Wer seine Lieben heuer mit einem Schokoladen-Nikolaus überraschen möchte, der biologisch hergestellt und fair produziert wurde, kann nicht eben "mal schnell" in den nächsten Supermarkt fahren. Wie ein Marktcheck von Greenpeace gezeigt hat, erhält die überwiegende Mehrheit der Nikolos nämlich ein "Nicht genügend" wenn es um oben genannte Kriterien geht. Deshalb fordert Greenpeace eine Verbesserung des Angebots von Schokolade mit Gütesiegeln für biologische und faire Produktion in den Supermärkten - und bis das geschehen ist, hilft einem der Bio-Markt oder Weltladen sicher aus.

- Datenauszug -
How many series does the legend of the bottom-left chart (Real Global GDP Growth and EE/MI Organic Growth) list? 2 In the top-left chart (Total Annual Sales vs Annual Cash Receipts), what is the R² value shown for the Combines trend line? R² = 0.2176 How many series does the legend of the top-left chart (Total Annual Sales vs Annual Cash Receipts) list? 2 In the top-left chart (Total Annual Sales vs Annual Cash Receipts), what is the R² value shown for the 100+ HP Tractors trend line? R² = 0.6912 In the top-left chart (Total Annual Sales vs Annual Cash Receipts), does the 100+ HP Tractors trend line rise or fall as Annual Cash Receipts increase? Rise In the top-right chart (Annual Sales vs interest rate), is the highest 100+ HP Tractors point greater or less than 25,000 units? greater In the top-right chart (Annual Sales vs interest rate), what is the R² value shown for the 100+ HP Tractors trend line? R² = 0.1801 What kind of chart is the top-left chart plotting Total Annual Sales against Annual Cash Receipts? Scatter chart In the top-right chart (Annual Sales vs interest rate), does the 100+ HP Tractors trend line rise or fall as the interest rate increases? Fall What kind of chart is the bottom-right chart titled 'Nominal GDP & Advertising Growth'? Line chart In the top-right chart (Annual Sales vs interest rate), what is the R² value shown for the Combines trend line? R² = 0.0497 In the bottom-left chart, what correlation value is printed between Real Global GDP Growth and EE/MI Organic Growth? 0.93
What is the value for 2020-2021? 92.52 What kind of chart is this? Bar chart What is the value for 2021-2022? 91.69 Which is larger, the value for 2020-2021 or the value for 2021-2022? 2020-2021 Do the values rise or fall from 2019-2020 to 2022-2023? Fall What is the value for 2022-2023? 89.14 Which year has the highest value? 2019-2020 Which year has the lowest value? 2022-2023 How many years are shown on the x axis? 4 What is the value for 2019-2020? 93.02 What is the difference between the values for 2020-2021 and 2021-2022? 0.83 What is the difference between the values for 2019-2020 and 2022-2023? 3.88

- Aufgabe A -
Schreib aus dem Lesetext zum Greenpeace-Marktcheck von „Wer seine Lieben“ bis „Weltladen sicher aus.“ ab.
- Aufgabe B -
Führe den Text über Schokoladen-Nikolos aus biologischer und fairer Produktion nach seinem letzten Satz weiter.
Das Material wird hier nicht gebraucht.

- Ergebnis A -
Wer seine Lieben heuer mit einem Schokoladen-Nikolaus überraschen möchte, der biologisch hergestellt und fair produziert wurde, kann nicht eben "mal schnell" in den nächsten Supermarkt fahren. Wie ein Marktcheck von Greenpeace gezeigt hat, erhält die überwiegende Mehrheit der Nikolos nämlich ein "Nicht genügend" wenn es um oben genannte Kriterien geht. Deshalb fordert Greenpeace eine Verbesserung des Angebots von Schokolade mit Gütesiegeln für biologische und faire Produktion in den Supermärkten - und bis das geschehen ist, hilft einem der Bio-Markt oder Weltladen sicher aus.

- Ergebnis B -
Gut, nicht alle der Märkte, die Greenpeace untersucht hat, gibt es in Vorarlberg. Umgekehrt fehlt auch das ein odere andere Geschäft. Nichtsdestotrotz zeichnet der Marktcheck doch ein klares Bild, das weder biologisch noch fair ist. Kein einziger Schokoladen-Nikolaus konnte sowohl im Bio- als auch im sozialen Bereich punkten bzw. trägt die entsprechenden Gütesiegel, kritisiert Greenpeace-KonsumentInnensprecherin Nunu Kaller das Sortiment der heimischen Supermärkte. Oder kurz: ein dickes, fettes ungenügend.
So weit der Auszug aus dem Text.